On this day, the few fishing boats had taken to sea before dawn. At moonrise the night
before, the Wise Woman and her fosterling had gone inland to visit a certain very
ancient place. There Ingvarna kindled a fire which burned not naturally red, but rather
blue. Into those flames, she tossed small, tightly bound bundles of dried herbs so
that the smoke which arose was heavily scented. But she watched not that fire. Rather,
a slab of stone set behind its flowering. That stone had a surface like unto glass,
the color of a fine sword blade.
Dairine stood a little behind the Wise Woman. Though Ingvarna had taught her so much
over the years, to make her other senses serve her in place of her missing
sight, so that her fingers were ten eyes, her nostrils, her ears could catch scent
and sound to an extent far outreaching the skill of ordinary mankind; yet at moments
such as this, the longing to be as others awoke in her a sense of loss so dire that
to her eyes came tears, flowing silently down her cheeks. Much Ingvarna had given
her. Still, she was not as the others of Rannock. And ofttimes loneliness settled
upon her as a burdensome cloak. Now the girl sensed that Ingvarna planned for her
some change. But that it would make her see as others saw—that she could not hope
for.
She heard clearly the chanting of the Wise Woman. The odor of the burning herbs filled
her nose, now and then made her gasp for a less heavy lungful of air. Then came a
command, not given in words, nor by some light touch against her arm and shoulder.

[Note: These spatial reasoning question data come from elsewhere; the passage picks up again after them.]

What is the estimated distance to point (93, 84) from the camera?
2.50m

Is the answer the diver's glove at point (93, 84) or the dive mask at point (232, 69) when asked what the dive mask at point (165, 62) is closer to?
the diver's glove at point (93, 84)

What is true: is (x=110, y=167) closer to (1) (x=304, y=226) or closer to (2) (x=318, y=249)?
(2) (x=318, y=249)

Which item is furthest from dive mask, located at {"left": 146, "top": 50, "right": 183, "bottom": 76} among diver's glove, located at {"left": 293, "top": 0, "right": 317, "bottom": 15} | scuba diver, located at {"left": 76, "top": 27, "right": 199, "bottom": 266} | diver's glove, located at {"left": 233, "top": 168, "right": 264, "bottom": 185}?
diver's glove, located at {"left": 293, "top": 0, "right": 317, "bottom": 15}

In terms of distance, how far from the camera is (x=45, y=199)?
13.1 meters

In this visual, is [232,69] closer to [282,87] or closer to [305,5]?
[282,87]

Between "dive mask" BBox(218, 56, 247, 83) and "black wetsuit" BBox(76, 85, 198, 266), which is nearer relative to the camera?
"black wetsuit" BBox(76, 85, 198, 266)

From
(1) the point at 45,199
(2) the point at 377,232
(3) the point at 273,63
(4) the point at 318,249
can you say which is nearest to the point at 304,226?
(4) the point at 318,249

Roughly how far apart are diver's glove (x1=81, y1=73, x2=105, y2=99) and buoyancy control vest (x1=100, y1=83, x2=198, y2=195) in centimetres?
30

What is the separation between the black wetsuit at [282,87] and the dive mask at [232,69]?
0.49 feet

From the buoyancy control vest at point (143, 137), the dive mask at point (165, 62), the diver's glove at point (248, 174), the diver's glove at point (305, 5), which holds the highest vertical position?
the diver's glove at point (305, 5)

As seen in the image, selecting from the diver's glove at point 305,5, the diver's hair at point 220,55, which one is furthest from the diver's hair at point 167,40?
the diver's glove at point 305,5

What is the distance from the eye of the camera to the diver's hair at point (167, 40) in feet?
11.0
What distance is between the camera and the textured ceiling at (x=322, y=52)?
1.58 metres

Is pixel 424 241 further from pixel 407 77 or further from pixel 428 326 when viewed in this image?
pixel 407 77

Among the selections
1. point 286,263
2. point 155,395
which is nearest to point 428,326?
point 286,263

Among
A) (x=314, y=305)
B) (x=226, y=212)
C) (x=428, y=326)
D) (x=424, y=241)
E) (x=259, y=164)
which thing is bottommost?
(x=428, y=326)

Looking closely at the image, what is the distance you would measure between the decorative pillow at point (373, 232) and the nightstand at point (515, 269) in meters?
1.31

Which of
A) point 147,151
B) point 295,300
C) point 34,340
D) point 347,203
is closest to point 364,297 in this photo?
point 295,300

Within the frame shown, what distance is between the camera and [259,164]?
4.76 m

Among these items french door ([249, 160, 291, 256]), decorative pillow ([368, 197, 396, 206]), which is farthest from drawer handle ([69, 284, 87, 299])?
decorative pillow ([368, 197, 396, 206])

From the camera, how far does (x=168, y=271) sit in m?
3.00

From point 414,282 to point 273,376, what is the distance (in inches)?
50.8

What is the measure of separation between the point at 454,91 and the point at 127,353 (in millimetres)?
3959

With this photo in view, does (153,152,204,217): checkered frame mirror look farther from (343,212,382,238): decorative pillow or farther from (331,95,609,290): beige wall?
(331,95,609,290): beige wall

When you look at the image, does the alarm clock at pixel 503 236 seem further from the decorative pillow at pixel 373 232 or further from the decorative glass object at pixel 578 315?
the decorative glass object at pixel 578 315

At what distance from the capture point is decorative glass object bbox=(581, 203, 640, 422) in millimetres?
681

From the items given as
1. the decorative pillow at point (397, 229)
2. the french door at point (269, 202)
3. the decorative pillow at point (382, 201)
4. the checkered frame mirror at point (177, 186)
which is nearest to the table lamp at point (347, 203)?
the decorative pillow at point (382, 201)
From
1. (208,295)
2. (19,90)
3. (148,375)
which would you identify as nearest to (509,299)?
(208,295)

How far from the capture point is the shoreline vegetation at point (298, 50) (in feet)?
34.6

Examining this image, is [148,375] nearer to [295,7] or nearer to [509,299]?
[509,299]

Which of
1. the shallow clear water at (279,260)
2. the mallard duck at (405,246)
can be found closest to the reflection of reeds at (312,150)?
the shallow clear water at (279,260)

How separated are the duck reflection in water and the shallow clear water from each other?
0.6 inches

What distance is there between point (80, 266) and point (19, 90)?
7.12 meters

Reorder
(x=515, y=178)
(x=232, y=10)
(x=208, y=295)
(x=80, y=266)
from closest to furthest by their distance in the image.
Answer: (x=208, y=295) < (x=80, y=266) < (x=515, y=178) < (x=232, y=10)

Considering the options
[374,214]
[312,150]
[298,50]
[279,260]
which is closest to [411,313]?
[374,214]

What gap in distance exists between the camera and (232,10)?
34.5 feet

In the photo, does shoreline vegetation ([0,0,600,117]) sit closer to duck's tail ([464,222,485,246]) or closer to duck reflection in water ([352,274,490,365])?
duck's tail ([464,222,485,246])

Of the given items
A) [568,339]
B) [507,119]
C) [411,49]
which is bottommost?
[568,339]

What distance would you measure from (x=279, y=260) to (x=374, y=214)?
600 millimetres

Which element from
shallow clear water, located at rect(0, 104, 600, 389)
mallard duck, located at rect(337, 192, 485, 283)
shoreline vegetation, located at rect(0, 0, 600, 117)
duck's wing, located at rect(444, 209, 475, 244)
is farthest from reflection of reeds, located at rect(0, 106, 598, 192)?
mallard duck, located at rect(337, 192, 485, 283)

But into her mind burst an order and Dairine walked ahead, her hands outstretched,
until her ten fingers flattened against a throbbing surface. Warm it was, near to
a point which would sear her flesh, while its throb was in twin beat to her own heart.
Still, Dairine stood firm, while the chant of the Wise Woman came more faintly, as
if the girl had been shifted from farther away in space from her foster mother.
Then she felt an inward flow from the surface she touched, a warmth which spread along
her hands, her wrists, up her arms. Fainter still came the voice of Ingvarna petitioning
on her behalf, strange and half-forgotten powers.
Slowly the warmth receded. But how long Dairine had stood so wedded to that surface
she could not see, the girl never knew. Except that there came a moment when her hands
fell, as if too heavily burdened for her to raise.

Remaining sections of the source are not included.